Assuming the block allocation strategy is to allocate the blocks at the start of the device first, I put up a script that forces the filesystem to write in the second part of the file system, then removing padding files and issuing a resize operation to shrink the file system into half its previous size. This should move the data in latter blocks to first half of device.
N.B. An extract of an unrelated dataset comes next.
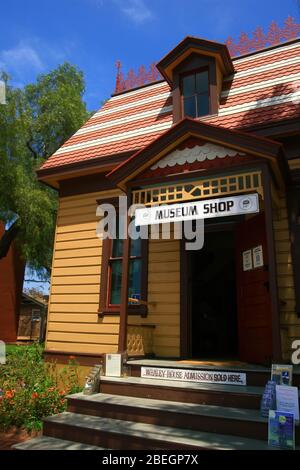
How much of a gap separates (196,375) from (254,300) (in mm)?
1738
This script makes two copies of Ubuntu server image at 829MB each, thus using roughly about 1660MB of (assuming) mostly the first part of disk. These two files serve as padding in order to force the file system to use the second half of disk, where it will (still assuming) place the mini.iso file. After this, the two bigger files are deleted in order to make space on device so the resize operation can actually complete. The script:

#!/bin/bash

cp -v ubuntu-16.04.2-server-amd64.iso testmnt/server-iso1.iso
cp -v ubuntu-16.04.2-server-amd64.iso testmnt/server-iso2.iso

sync
sleep 3

cp -v mini.iso testmnt/mini.iso

sync
sleep 6

rm testmnt/server-iso*
sync
sleep 3

btrfs filesystem resize 1G testmnt/
sync

In another shell, I'm running blktrace:

/btrfs-test# blktrace -d /dev/loop0 -o trace1
^C=== loop0 ===
  CPU  0:                19029 events,      892 KiB data
  CPU  1:                27727 events,     1300 KiB data
  CPU  2:                28491 events,     1336 KiB data
  CPU  3:                28879 events,     1354 KiB data
  Total:                104126 events (dropped 0),     4881 KiB data

The ^C shows I've interrupted it after the test script completed. Blktrace outputs per-cpu data about which blocks were accessed. Seekwatcher takes these files and visualizes them:

/btrfs-test$ seekwatcher -t trace1.blktrace
using tracefile ././trace1
saving graph to trace.png

Test results

The following graph shows how the at the start of script (first 5 seconds) most of the disk is filled, when the two copies of ubuntu are placed on the drive. Then at 16 seconds, the mini.iso is placed almost at the end of drive. At about 26 seconds the resize operation is done, where the filesystem does actually move the mini.iso to another place on device. Yay!

Full seekwatcher graph

Besides disk offset, seekwatcher also displays throughput, seek count and IOPs, all nicely aligned by time so you can quickly see what is happening with disks when you need to, as seen in the whole graph below.